The experiment was conducted to study the pollutant removal with nonionic surfactant solutions, and then study the effect of water washing cycles for eliminate the residual oil entrapped in soil. In this respect, a fixed 300 mL of (NPEO9.3) at 3, 5 and 7 wt% concentrations were poured into cylindrical plexiglas column containing 10 % contaminated soil. Then a compressed air at a pressure of 2 bar (2 kg/cm2) and flow rate 6 L min−1 was introduced through the side arm of the column. The pressure was monitored using a pressure gauge as shown in Fig. 1. All experiments were carried out at 25 ± 1 °C. Experiments were also conducted in downflow (gravity-stable). During the downflow flushing experiments, surfactant solutions were poured individually into the top, and the oily waste was recovered from the bottom of the soil column. To rinse off the washed soil, the remaining waste oil was improved by different water cycles. Then the effluent was collected in 50 ml centrifuge tubes, for both surfactant and water runs, and the oil remaining in soil was determined.

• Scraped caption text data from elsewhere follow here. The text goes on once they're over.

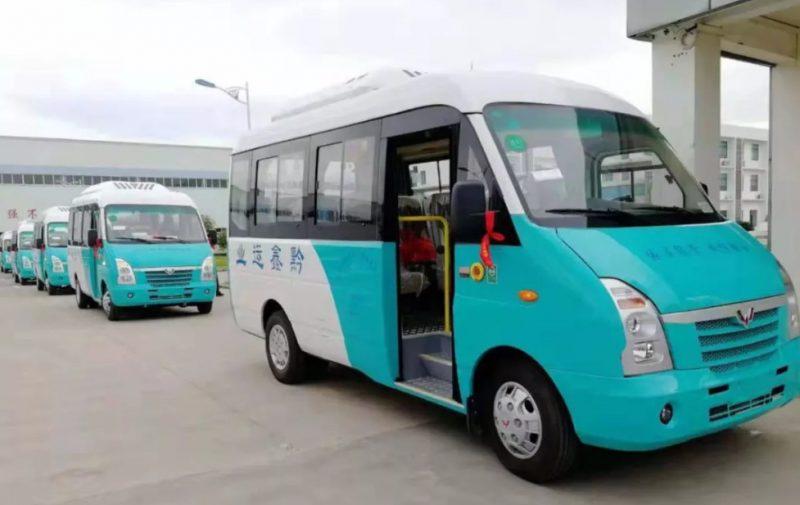 五菱村村通公交车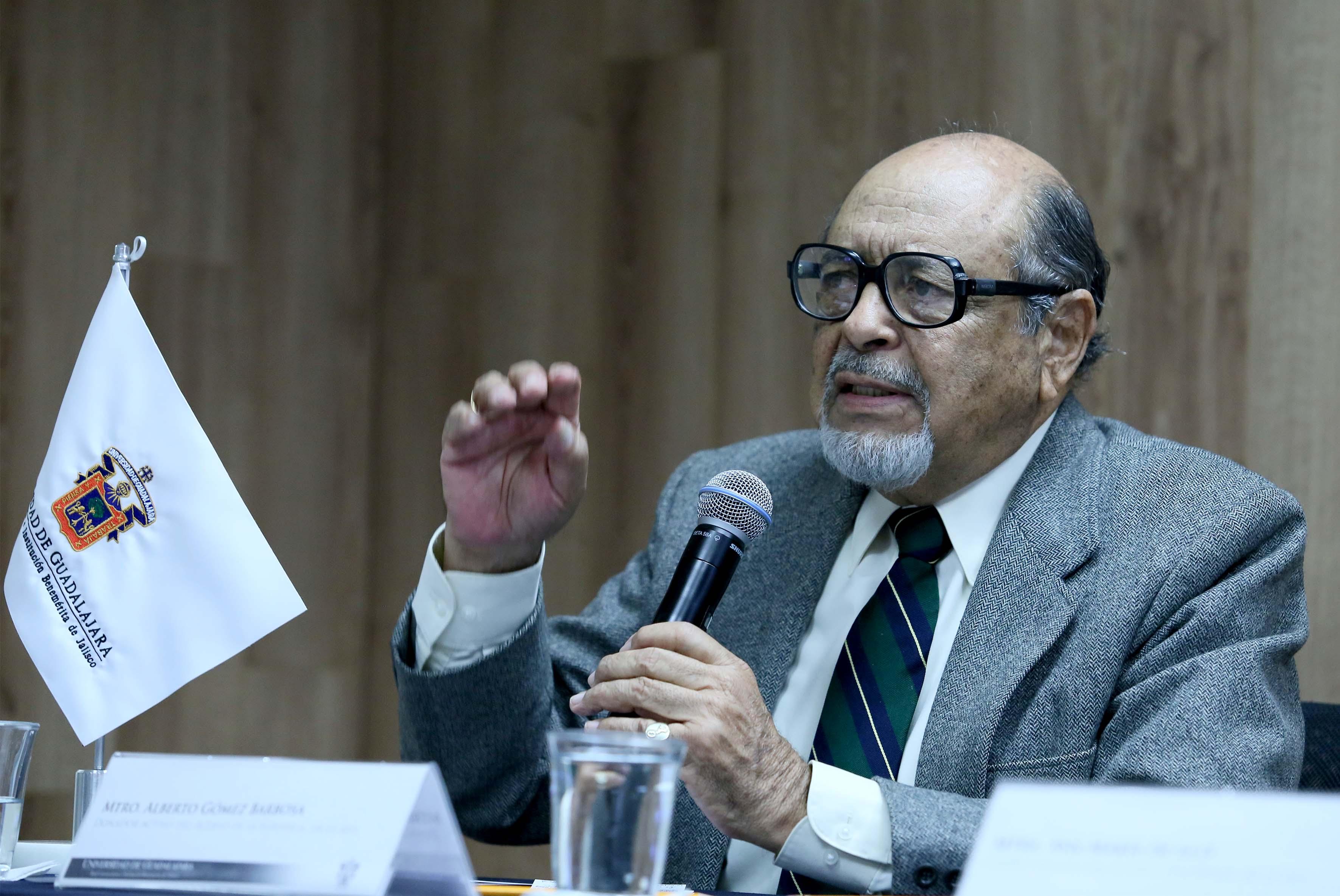 Mtro. Alberto Gómez Barbosa haciendo uso de la palabra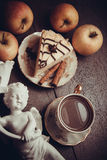Pedazo de pastel de queso y de canela de la almendra imagen de archivo libre de regalías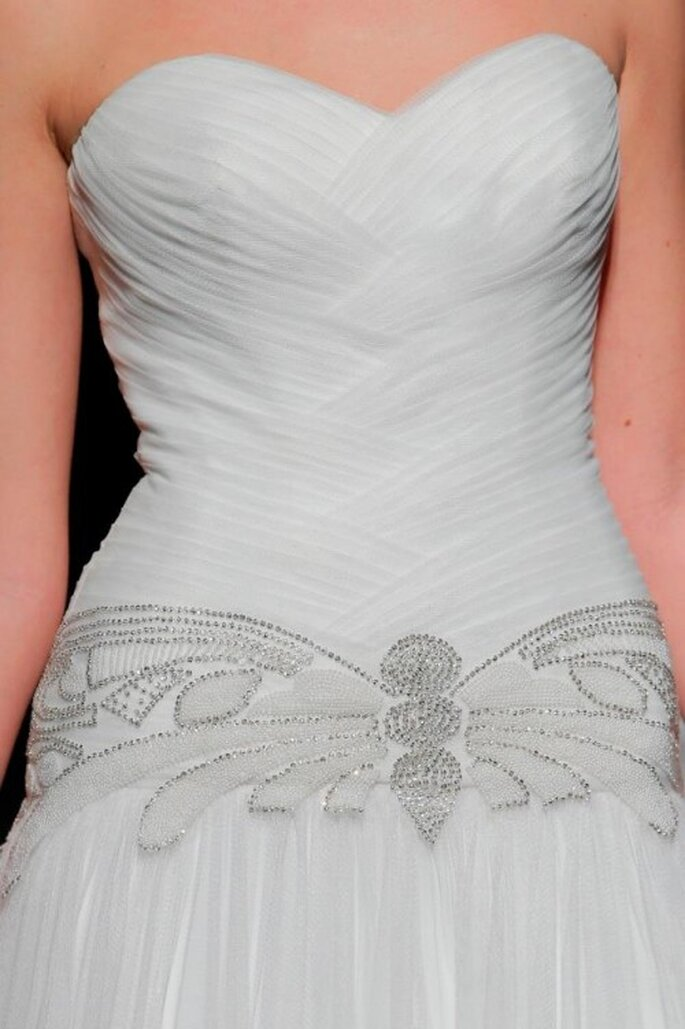 Detalles femeninos en los vestidos de novia Rosa Clará 2014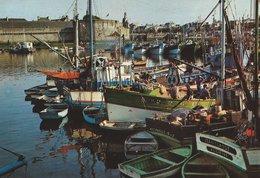 29 - CONCARNEAU - Devant Le Beffroi De La Ville Close, Les Bateaux De Pêche - Concarneau
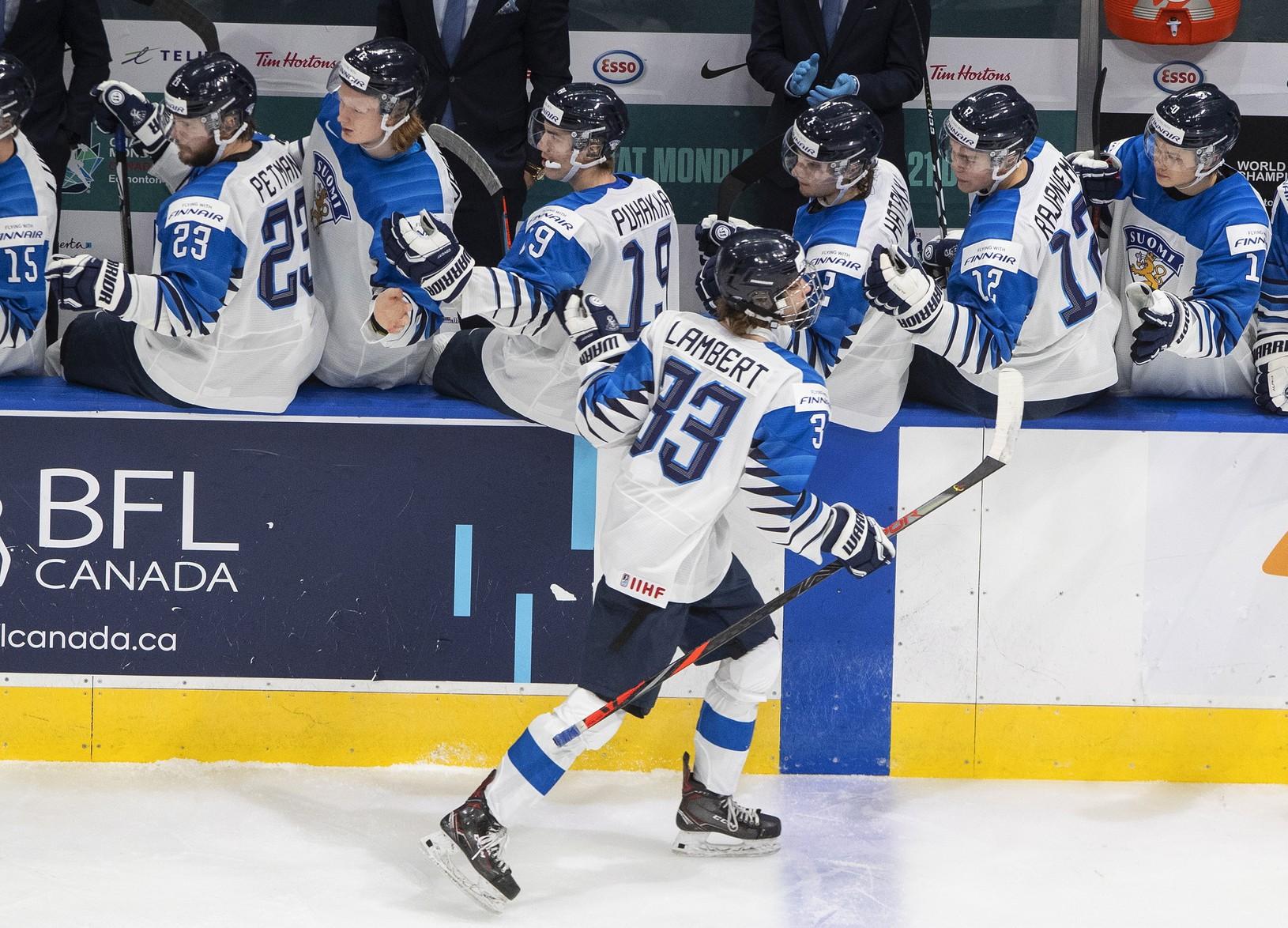 Hokejisti Fínska oslavujú gól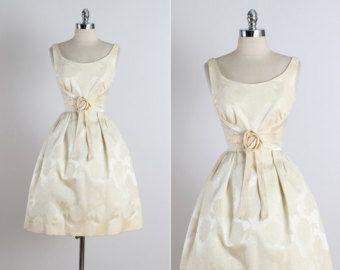 Laurette . vintage 1950s dress . vintage by millstreetvintage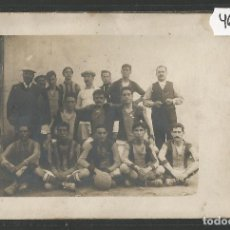 Coleccionismo deportivo: POSTAL EQUIPO DE FUTBOL -F.C. BARCELONA??? -ES DE ANTES DE 1904 -VER REVERSO SIN DIVIDIR -(46.940). Lote 80014781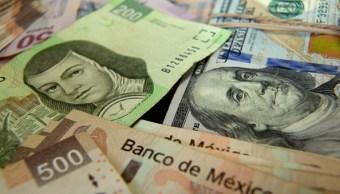 Peso mexicano opera débil, dólar cotiza en 19.33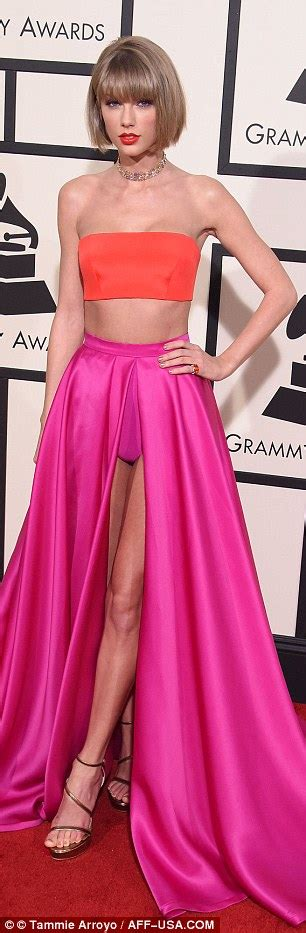 taylor swift 2016 grammys pink dress taylor swift and kimberly schlapman wear nearly identical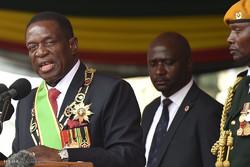 زیمبابوے کے نئے صدر نے اہم وزارتیں فوج کے حوالے کردیں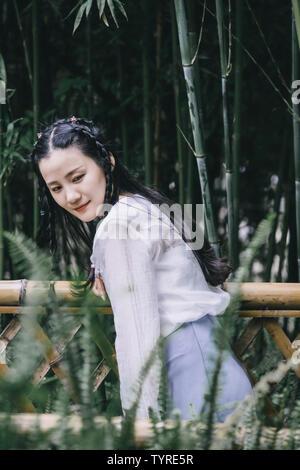 Ein junges Mädchen in der alten Bambuswald. - Stockfoto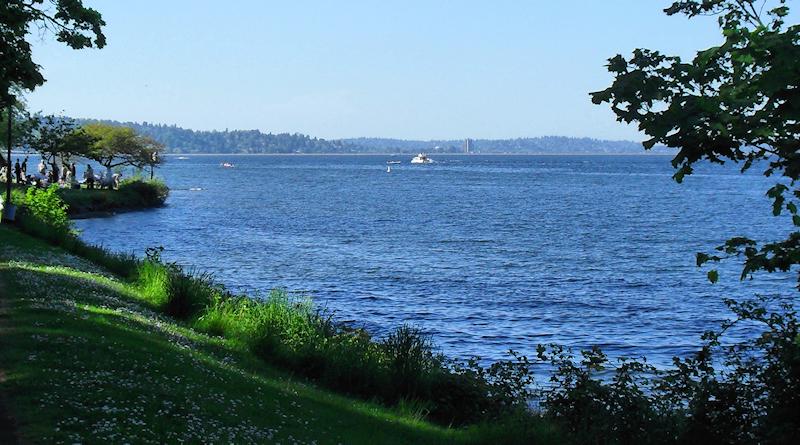 Visit Lake Washington in Seattle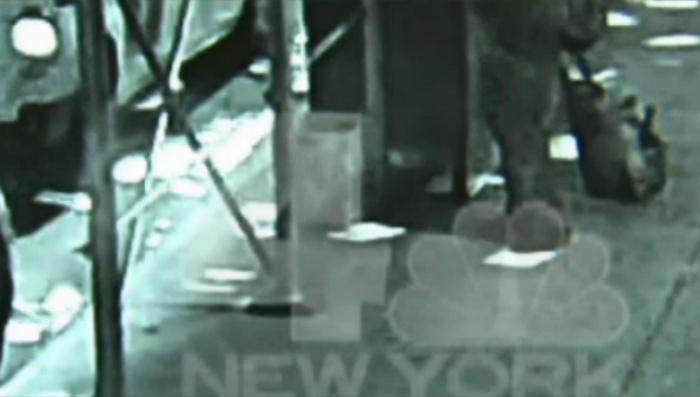 New VIDEO Shows Terrorist Planting Bomb On Busy NY Street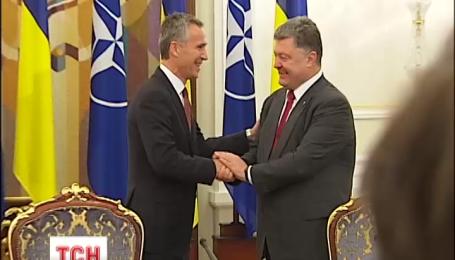 Порошенко пообіцяв проведення референдуму щодо вступу України в НАТО
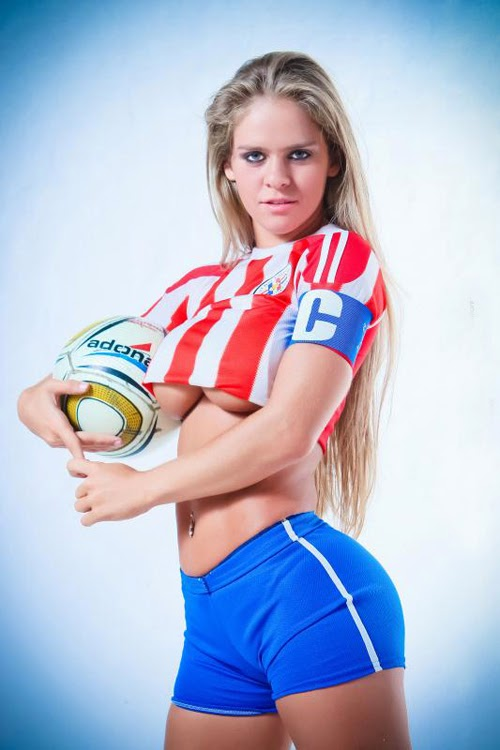 Sexy football: Gabi Wolscham - SPORT365
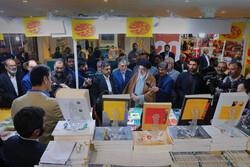 ما هي الكتب التي استوقفت قائد الثورة الإسلامية في معرض الكتاب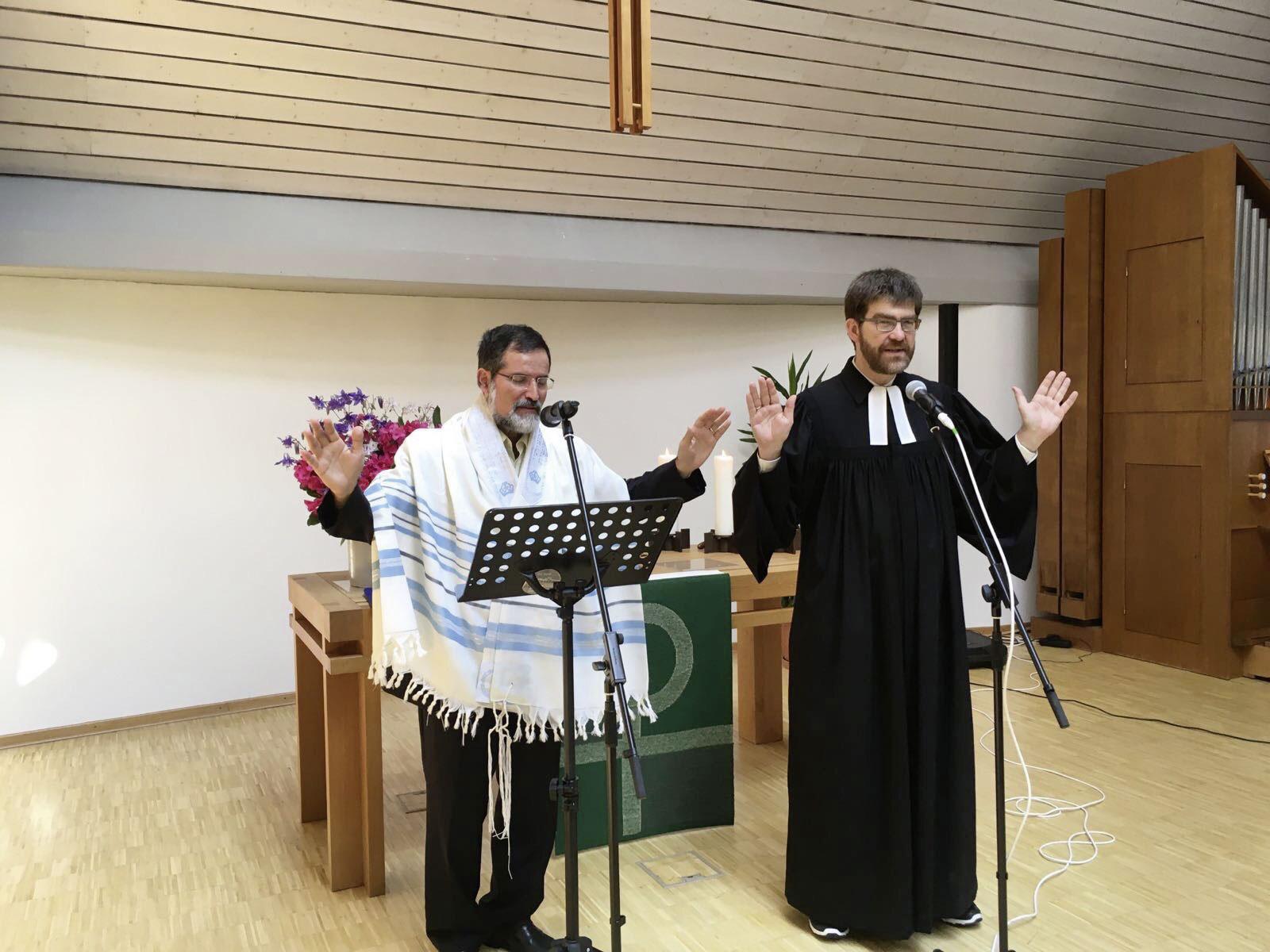 Pastor Avi Mizrachi und Pastor Michael Czylwik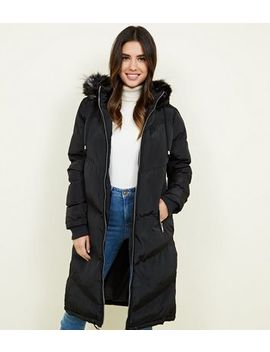 Qed Black Faux Fur Trim Hooded Puffer Coat by New Look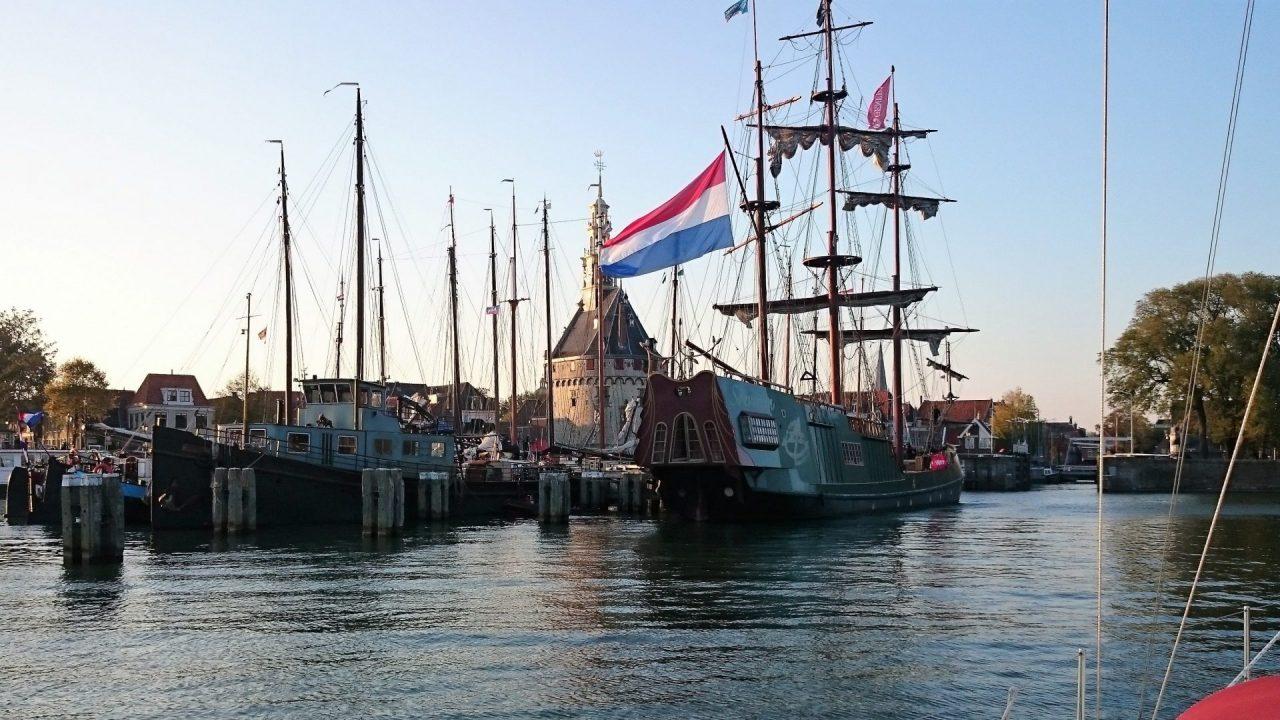 zeiljacht met schipper huren Hoorn
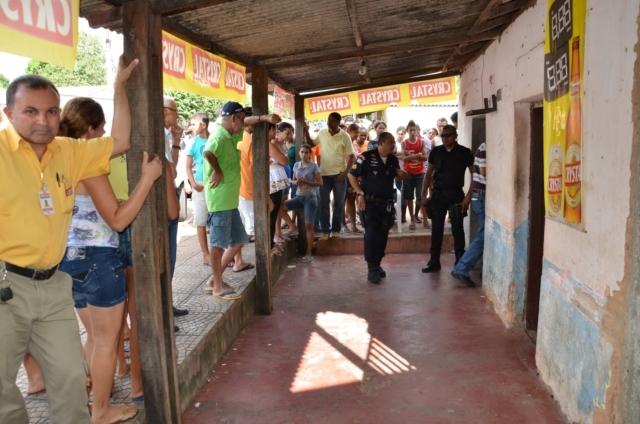 O comerciante foi encontrado dentro do bar em que era proprietário - Fotos:  Macsuel Oliveira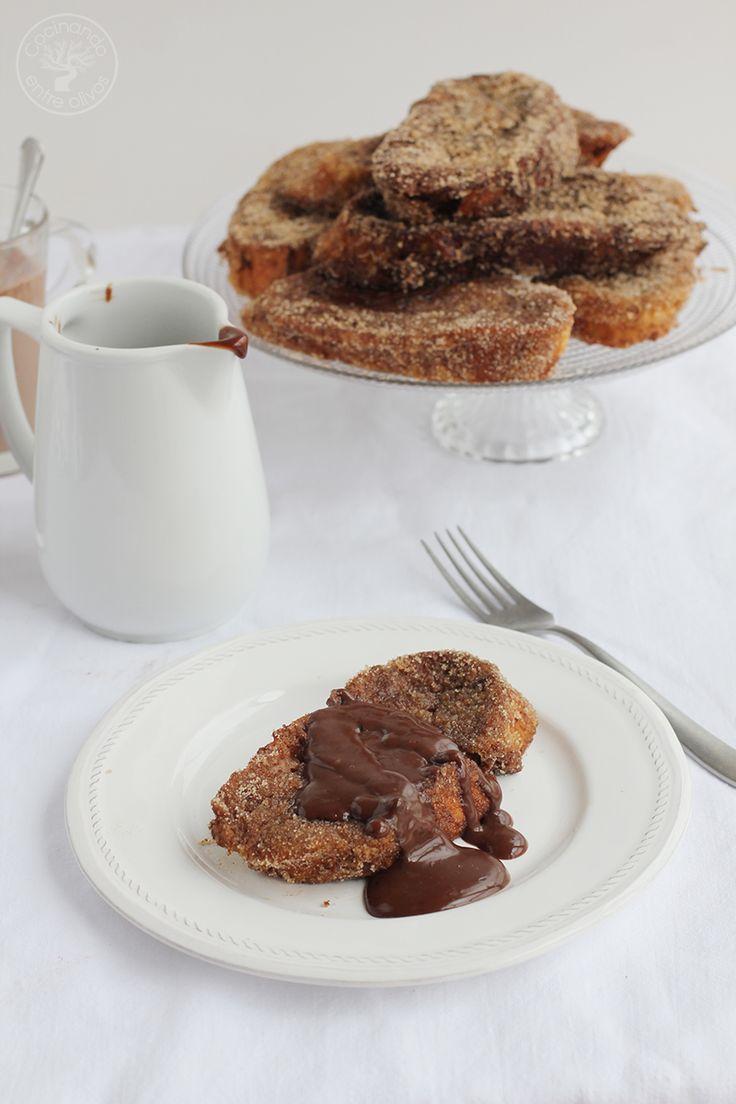 Torrijas de chocolate, un dulce tradicional de Semana Santa muy fácil de hacer. Empapamos pan del día anterior en leche con chocolate, rebozamos en huevo y freímos en aceite de oliva virgen extra, azúcar y canela. ¡Irresistibles!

Analysis of effluent oily waste

The collected effluent distinct into two phases: oil phase and an aqueous phase. The oil phase was recovered by centrifuging the effluent at 10,000 rpm for 10 min and the supernatant aqueous phase was pipette out. The soil and oily waste mixture was separated and weighted. Finally, the oils remaining in soil was extracted by shaken laterally 1 g of soil for 5 min with 10 cm3 of n-hexane, the washing with n- hexane was continued until nearly all the oily waste was removed from the soil. The n-hexane/oils extract was collected into one volumetric flask up to 50 cm3 with n-hexane and oil percentage was determined using ultra violet spectroscopy.

Determination of oil removing percentage

The oils removed from soil using single air flushing in absence and presence of surfactant was determined and the results are given in Tables 1 and 4.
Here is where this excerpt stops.